Hoy desperté al escuchar a varias personas cantando "Las mañanitas". Al parecer, los vecinos de la calle de atrás se congregaron para rendir homenaje a la mujer que les dio la vida. “Despierta mamá, despierta. Mira que ya amaneció. Ya los pajaritos cantan. La luna ya se metió”, se escuchaba. Me pareció lindo el detalle de que los miembros de una familia se reunieran afuera de una casa para despertar a la mamá con esa canción popular reservada para los cumpleaños. Yo no sé si la festejada celebraba su aniversario justamente este día de las madres, pero para mí fue un gesto que contrastó con el silencio y la melancolía de estas últimas semanas.
Ya Cristina Pacheco, en su columna dominical del periódico La Jornada, había escrito un texto que expresaba fielmente las sensaciones vividas por buena parte de los mexicanos durante los días pasados. He aquí algunos fragmentos:
“El temor plantó sus raíces en pleno abril, en medio de esta primavera esplendorosa y ardiente. Mientras que de las jacarandas siguen lloviendo flores, en la aridez del concreto germina el rumor, se expande, alarga sus intrincadas ramas y de ellas brota una nueva floración: los tapabocas.
“El término que hasta hace pocos días empleábamos raras veces, siempre asociadas con los terremotos de 1985, ya ha vuelto a formar parte de nuestra habla y nuestra indumentaria cotidianas. Quién le hubiera augurado tan notable resurgimiento a una palabra que pasó tantos años respirando apenas, arrumbada en una página de los opulentos diccionarios [...]
“Ante la presencia de la epidemia todo cambió. Nuestras casas se transformaron en refugios, las calles empezaron a despoblarse y a adquirir el ritmo lento que nos recuerda décadas pasadas, los centros de trabajo se estancaron en la inactividad, los espacios públicos –desde las escuelas hasta el bosque de Chapultepec, pasando por los museos, los cines, las universidades, los restaurantes, los bares, los gimnasios, las fondas, los cafés– se tornaron inaccesibles, las noches se volvieron silenciosas y oscuras, el peligro tendió un alambre erizado de púas entre nuestros cuerpos.
“Habitantes de un mundo nuevo, en medio de la inquietud y el desconcierto, anhelamos el regreso a una normalidad que hasta hace unas cuantas semanas nos parecía indiferente o agobiante. Queremos el coro de los niños en las aulas, el fragor de las máquinas en las fábricas, el bullicio en las calles y avenidas, la emoción de entrar en un teatro o en un estadio, el placer de la conversación en un café: todo lo que nos libere de un yo cercado por los temores y nos permita reconstruir un nosotros.

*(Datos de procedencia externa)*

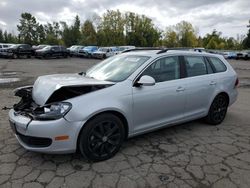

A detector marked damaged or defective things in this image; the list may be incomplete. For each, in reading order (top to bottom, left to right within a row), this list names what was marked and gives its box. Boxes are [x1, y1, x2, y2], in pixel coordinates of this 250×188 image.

damaged hood [32, 74, 113, 106]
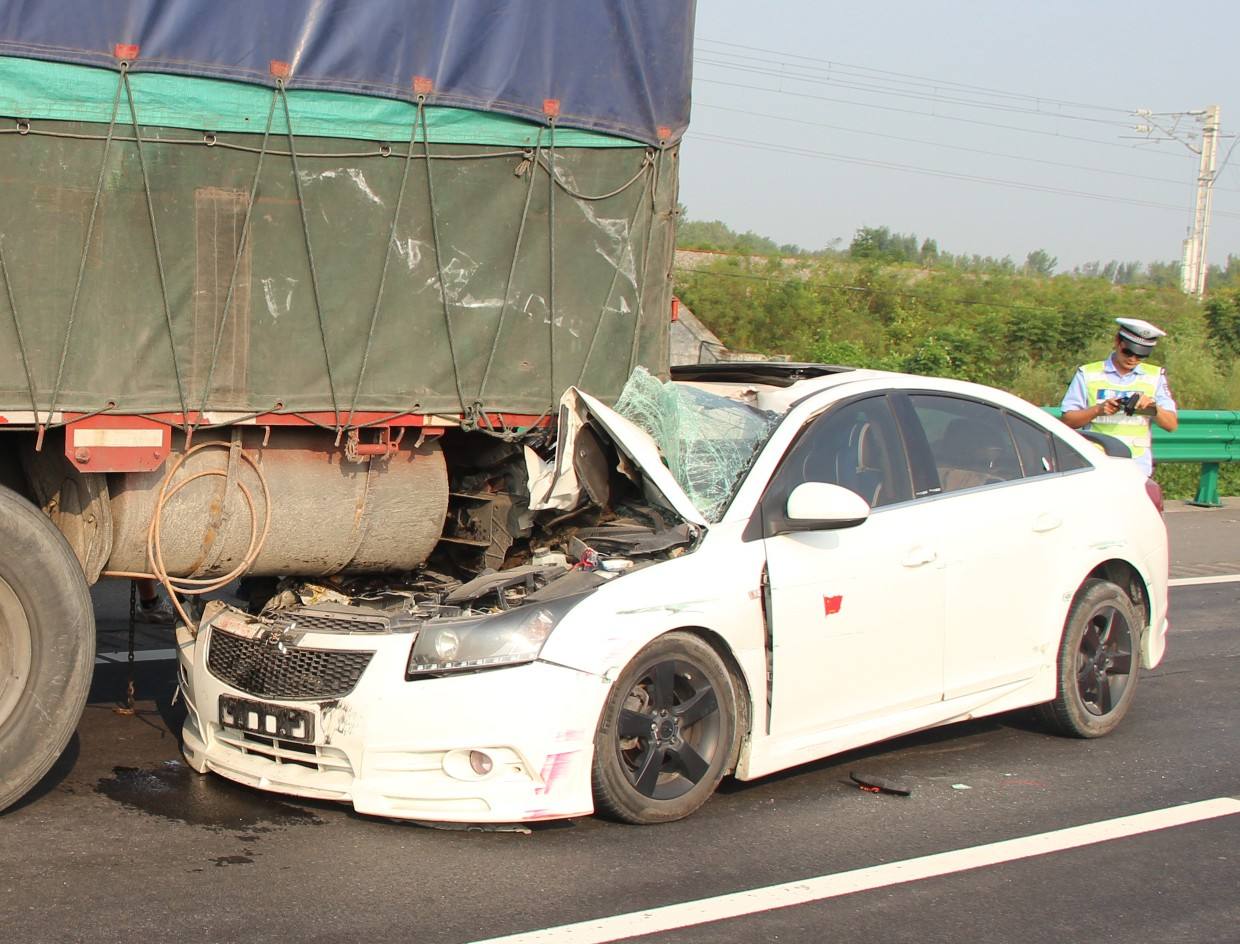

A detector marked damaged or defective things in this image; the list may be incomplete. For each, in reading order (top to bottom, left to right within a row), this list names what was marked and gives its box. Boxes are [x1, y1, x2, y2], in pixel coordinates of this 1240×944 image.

dent in truck tarp [0, 0, 699, 145]
rusty metal cylinder [104, 426, 446, 575]
shattered windshield glass [615, 367, 778, 518]
crashed white car [177, 364, 1170, 823]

“Pero sobre todo anhelamos regresar a las horas en que podíamos mirarnos sin sospecha ni desconfianza, estrecharnos las manos, tomar un teléfono o una manija sin pensar que allí se agazapa el enemigo, abrazarnos y decirle simplemente salud a una persona que estornuda [...]
“Nada de lo que ha sucedido en las últimas semanas formaba parte de nuestros planes. Nadie recuerda nada semejante ni nadie se imaginó que en pleno siglo XXI la ciudad iba a inmovilizarse, que un día íbamos a convertirnos en exploradores de nuestra propia casa y a descubrirle espacios, secretos, cuarteaduras, defectos y virtudes. Que bajo las sucesivas capas que han coloreado las paredes a lo largo de los años leeríamos las primeras páginas de nuestra historia familiar.
“En algún momento agregaremos otras páginas en donde queden consignados el ritmo y la atmósfera de estas horas difíciles vividas entre la sorpresa, el desconcierto, el temor, la oscuridad, el silencio, la quietud y, por encima de todo, la esperanza”.
"Zona Cero", en Mar de Historias, La Jornada, 3 de mayo de 2009.
Sí, fueron días difíciles. Y aunque los riesgos siguen ahí donde tiene lugar nuestro día a día, estamos asistiendo a un paulatino regreso a la normalidad. Me es inevitable no tener una sensación de bienestar después de lo vivido en casa, en la calle, en el trabajo. No es aventurado declarar que este sentimiento será compartido por muchos y que podría compararse con esas ocasiones en que nuestra madre, después de haber notado que ya habíamos sufrido lo suficiente, nos levantaba el castigo. Entonces nos sentíamos aliviados y sonreíamos. Y mostrábamos un semblante ufano al notar en el rostro de la autora de nuestros días, su cálida indulgencia.
Qué este día y los siguientes sean de alegría y mucha paz para nuestras madres.